| WORK TASK |
Please give again, exactly and only, the stretch of lines from the one containing "body_size: -1290" to the end of the entries below.

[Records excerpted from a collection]

────────────────────

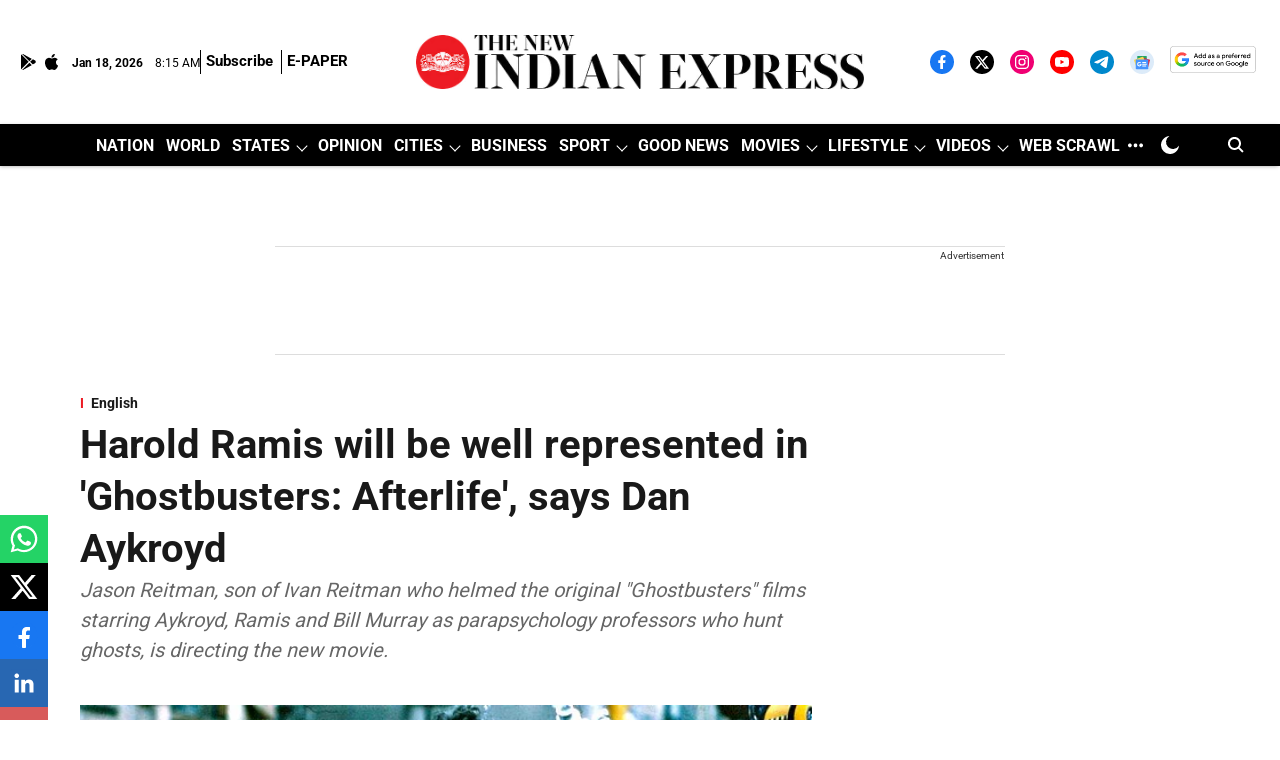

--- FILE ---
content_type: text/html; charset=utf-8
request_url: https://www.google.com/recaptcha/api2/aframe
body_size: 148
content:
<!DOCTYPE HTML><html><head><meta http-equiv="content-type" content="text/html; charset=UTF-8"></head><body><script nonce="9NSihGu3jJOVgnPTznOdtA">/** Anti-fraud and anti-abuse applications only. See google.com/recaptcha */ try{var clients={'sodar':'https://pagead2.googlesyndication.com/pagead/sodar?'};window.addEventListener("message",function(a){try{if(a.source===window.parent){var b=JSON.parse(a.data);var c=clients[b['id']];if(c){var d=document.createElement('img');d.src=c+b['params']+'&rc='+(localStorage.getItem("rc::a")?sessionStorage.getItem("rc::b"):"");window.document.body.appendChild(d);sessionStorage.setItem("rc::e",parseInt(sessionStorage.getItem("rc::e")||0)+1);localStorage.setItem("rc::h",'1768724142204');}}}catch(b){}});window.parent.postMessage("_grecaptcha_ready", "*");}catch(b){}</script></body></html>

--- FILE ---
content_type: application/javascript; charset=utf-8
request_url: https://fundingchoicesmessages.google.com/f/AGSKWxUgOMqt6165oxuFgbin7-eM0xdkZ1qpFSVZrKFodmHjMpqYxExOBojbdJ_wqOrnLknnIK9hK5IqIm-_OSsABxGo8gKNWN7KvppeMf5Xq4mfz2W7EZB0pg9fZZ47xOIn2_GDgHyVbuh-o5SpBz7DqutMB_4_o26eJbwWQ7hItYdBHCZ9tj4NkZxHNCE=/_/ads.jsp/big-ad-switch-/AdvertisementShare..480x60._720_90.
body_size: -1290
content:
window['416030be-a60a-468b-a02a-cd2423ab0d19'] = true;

────────────────────

| RESPONSE BELOW |
body_size: -1290
content:
window['416030be-a60a-468b-a02a-cd2423ab0d19'] = true;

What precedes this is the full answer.